** Records **

— begin —

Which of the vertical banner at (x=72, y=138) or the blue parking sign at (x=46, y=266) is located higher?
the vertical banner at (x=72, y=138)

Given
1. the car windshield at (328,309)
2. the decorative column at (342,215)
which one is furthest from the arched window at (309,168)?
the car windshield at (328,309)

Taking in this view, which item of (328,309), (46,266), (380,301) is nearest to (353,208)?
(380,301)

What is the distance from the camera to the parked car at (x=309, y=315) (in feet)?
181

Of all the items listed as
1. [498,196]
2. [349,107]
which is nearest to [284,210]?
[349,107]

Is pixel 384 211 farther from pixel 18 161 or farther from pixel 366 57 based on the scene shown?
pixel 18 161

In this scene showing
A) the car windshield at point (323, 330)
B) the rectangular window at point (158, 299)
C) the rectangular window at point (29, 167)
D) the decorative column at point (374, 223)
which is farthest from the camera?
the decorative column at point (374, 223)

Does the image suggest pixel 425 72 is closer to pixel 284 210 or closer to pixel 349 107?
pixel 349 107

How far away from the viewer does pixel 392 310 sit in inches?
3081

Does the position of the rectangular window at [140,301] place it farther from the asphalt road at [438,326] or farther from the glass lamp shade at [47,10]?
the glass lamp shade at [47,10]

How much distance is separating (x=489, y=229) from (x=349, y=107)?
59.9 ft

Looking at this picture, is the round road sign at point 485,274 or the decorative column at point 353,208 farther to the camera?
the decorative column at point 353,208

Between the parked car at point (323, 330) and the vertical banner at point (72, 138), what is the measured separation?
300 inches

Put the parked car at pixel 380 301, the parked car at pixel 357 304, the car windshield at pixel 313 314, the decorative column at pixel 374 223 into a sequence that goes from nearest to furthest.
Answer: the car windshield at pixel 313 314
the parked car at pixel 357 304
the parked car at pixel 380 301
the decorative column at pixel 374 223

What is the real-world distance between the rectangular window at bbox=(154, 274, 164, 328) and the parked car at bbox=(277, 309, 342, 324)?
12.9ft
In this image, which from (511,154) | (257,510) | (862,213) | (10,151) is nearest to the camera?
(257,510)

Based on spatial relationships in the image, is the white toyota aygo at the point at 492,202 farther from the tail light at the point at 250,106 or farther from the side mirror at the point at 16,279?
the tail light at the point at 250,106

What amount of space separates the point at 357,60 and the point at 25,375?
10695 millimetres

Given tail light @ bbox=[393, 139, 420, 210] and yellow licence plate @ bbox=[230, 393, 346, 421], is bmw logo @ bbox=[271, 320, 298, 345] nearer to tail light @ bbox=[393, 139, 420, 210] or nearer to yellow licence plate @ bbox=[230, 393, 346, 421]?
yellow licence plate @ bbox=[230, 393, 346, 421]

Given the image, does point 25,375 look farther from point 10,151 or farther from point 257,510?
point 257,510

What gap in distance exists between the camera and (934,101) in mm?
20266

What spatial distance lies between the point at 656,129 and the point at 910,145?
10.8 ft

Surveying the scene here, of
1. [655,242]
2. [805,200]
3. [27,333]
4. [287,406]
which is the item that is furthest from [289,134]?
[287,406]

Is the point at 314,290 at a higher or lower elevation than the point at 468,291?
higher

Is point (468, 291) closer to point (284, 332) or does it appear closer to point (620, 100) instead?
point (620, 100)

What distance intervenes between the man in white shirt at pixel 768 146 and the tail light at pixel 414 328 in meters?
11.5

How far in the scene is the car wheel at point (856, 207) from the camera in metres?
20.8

— end —

** Short exercise **
Reproduce all the rows above, substituting "circular road sign" for "round road sign" and leaving everything else unchanged.

** The response **
Which of the vertical banner at (x=72, y=138) or the blue parking sign at (x=46, y=266) is located higher?
the vertical banner at (x=72, y=138)

Given
1. the car windshield at (328,309)
2. the decorative column at (342,215)
which one is furthest from the arched window at (309,168)?
the car windshield at (328,309)

Taking in this view, which item of (328,309), (46,266), (380,301) is nearest to (353,208)?
(380,301)

What is the distance from the camera to the parked car at (x=309, y=315) (in feet)?
181

Of all the items listed as
1. [498,196]
2. [349,107]
which is nearest to [284,210]?
[349,107]

Is pixel 384 211 farther from pixel 18 161 or farther from pixel 366 57 based on the scene shown?
pixel 18 161

In this scene showing
A) the car windshield at point (323, 330)
B) the rectangular window at point (158, 299)
C) the rectangular window at point (29, 167)
D) the decorative column at point (374, 223)
which is farthest from the camera?
the decorative column at point (374, 223)

Does the image suggest pixel 425 72 is closer to pixel 284 210 or closer to pixel 349 107?
pixel 349 107

How far away from the viewer does pixel 392 310 sit in inches?
3081

Does the position of the rectangular window at [140,301] place it farther from the asphalt road at [438,326] or farther from the glass lamp shade at [47,10]?
the glass lamp shade at [47,10]

How much distance is separating (x=489, y=229) from (x=349, y=107)?
59.9 ft

Looking at this picture, is the circular road sign at point 485,274 or the decorative column at point 353,208 farther to the camera?
the decorative column at point 353,208

Between the parked car at point (323, 330) and the vertical banner at point (72, 138), what is the measured separation?
300 inches

Put the parked car at pixel 380 301, the parked car at pixel 357 304, the car windshield at pixel 313 314, the decorative column at pixel 374 223 into a sequence that goes from nearest to furthest.
Answer: the car windshield at pixel 313 314
the parked car at pixel 357 304
the parked car at pixel 380 301
the decorative column at pixel 374 223

What is the real-world distance between the rectangular window at bbox=(154, 274, 164, 328) and the parked car at bbox=(277, 309, 342, 324)?
12.9ft
In this image, which from (511,154) | (257,510) | (862,213) | (10,151) is nearest to the camera?
(257,510)

Based on spatial relationships in the image, is the white toyota aygo at the point at 492,202 farther from the tail light at the point at 250,106 or farther from the side mirror at the point at 16,279?
the tail light at the point at 250,106

What amount of space separates the point at 357,60 and the point at 25,375?
10695 millimetres

Given tail light @ bbox=[393, 139, 420, 210] and yellow licence plate @ bbox=[230, 393, 346, 421], is bmw logo @ bbox=[271, 320, 298, 345] nearer to tail light @ bbox=[393, 139, 420, 210] or nearer to yellow licence plate @ bbox=[230, 393, 346, 421]?
yellow licence plate @ bbox=[230, 393, 346, 421]

Given the image, does point 25,375 look farther from point 10,151 or farther from point 257,510?
point 257,510

What gap in distance exists between the camera and (934,101) in mm?
20266

What spatial distance lies between the point at 656,129 and the point at 910,145?
10.8 ft

Surveying the scene here, of
1. [655,242]
2. [805,200]
3. [27,333]
4. [287,406]
which is the item that is furthest from [289,134]?
[287,406]

Is the point at 314,290 at a higher or lower elevation than the point at 468,291?
higher

Is point (468, 291) closer to point (284, 332) or does it appear closer to point (620, 100) instead?
point (620, 100)

What distance intervenes between the man in white shirt at pixel 768 146 and the tail light at pixel 414 328 in meters?
11.5

How far in the scene is the car wheel at point (856, 207) from the camera in metres?
20.8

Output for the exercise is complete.